🤖 AI Summary
To address the scarcity and high cost of human reward annotations and expert demonstrations in multi-step reasoning tasks (e.g., web navigation), this paper proposes *Self-Teaching Lookahead*—a novel method that dynamically constructs self-supervised signals from environment state transitions, enabling training of a lightweight state-value model without ground-truth rewards to guide efficient tree search in language models. Its core innovation is the first reward-free self-improvement mechanism for value modeling, coupled with the first empirical demonstration that an open-weight 8B-parameter value model achieves instruction-following performance on par with GPT-4o. Experiments show that our approach maintains search quality while improving search efficiency by 20% and reducing training cost by 37×, establishing a new paradigm for low-cost, robust LLM reasoning optimization.
📝 Abstract
Collecting ground truth task completion rewards or human demonstrations for multi-step reasoning tasks is often cost-prohibitive and time-consuming, especially in interactive domains like web tasks.

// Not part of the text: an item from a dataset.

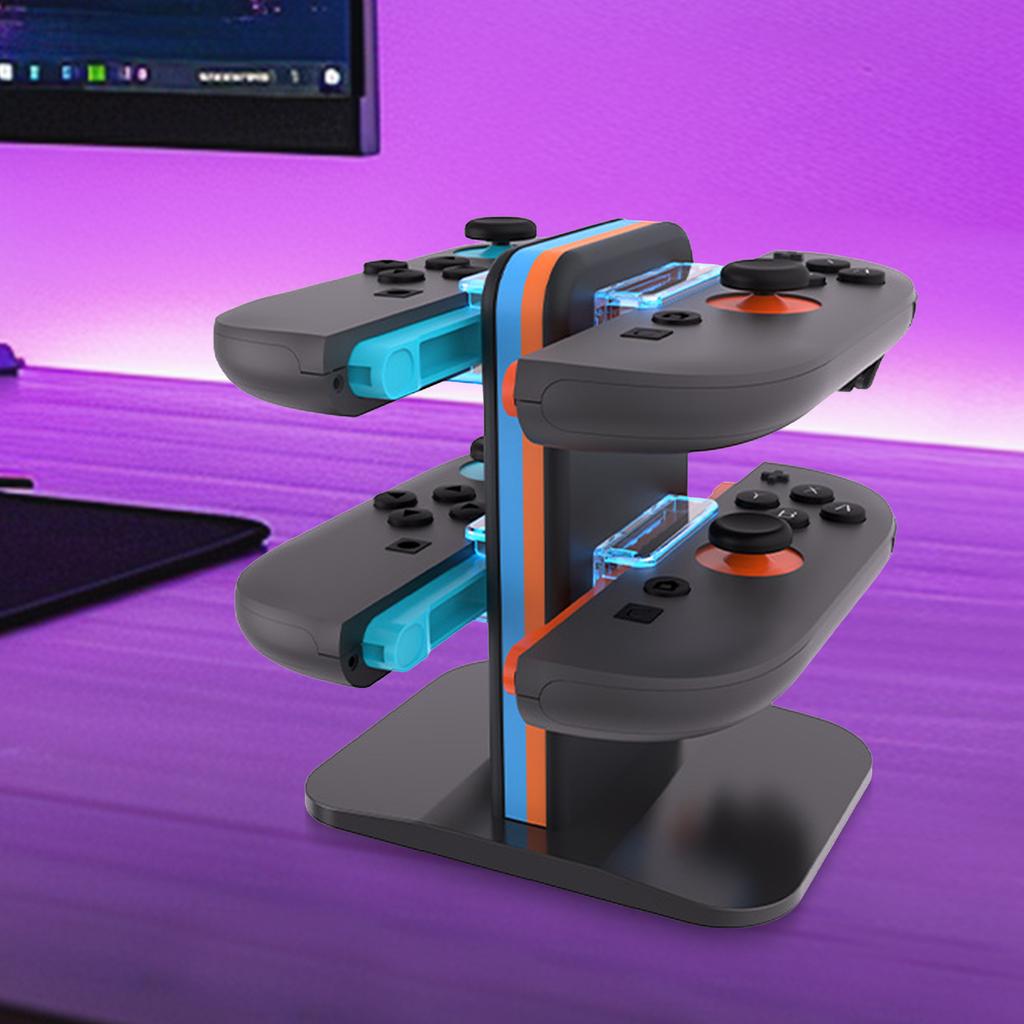 Controller Charger 4 In 1 Charging Station with LED Indicator for Nintendo Switch2 Joy-Con Accessories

To address this bottleneck, we present self-taught lookahead, a self-supervised method that leverages state-transition dynamics to train a value model capable of effectively guiding language model-controlled search. We find that moderately sized (8 billion parameters) open-weight value models improved with self-taught lookahead can match the performance of using a frontier LLM such as gpt-4o as the value model. Furthermore, we find that self-taught lookahead improves performance by 20% while reducing costs 37x compared to previous LLM-based tree search, without relying on ground truth rewards.